### Artikel
Für die Erhebung ergeben sich folgende Vertrauensbereiche: Bei einem Merkmalswert von 50% liegt der wahre Wert mit einer Wahrscheinlichkeit von 95% bei einer Stichprobengröße von n=1000 zwischen 46,8% und 53,2%. Beträgt die Merkmalsausprägung 10%, so liegt der wahre Wert zwischen 8,1% und 11,9% ...

2. Die Interview- und Modellfehler werden nie berücksichtigt.

Was die Fehler betrifft, so muß man zwischen drei Ebenen unterscheiden.
######
### Vorliegende Angaben
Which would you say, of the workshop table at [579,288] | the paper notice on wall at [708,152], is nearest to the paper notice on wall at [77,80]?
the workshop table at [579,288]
######
● **Aufgabe**: Schreiben Sie den Artikel über Vertrauensbereiche und Fehler bei der Erhebung vollständig und wortgetreu ab.

● **Lösung**:
Für die Erhebung ergeben sich folgende Vertrauensbereiche: Bei einem Merkmalswert von 50% liegt der wahre Wert mit einer Wahrscheinlichkeit von 95% bei einer Stichprobengröße von n=1000 zwischen 46,8% und 53,2%. Beträgt die Merkmalsausprägung 10%, so liegt der wahre Wert zwischen 8,1% und 11,9% ...

2. Die Interview- und Modellfehler werden nie berücksichtigt.

Was die Fehler betrifft, so muß man zwischen drei Ebenen unterscheiden.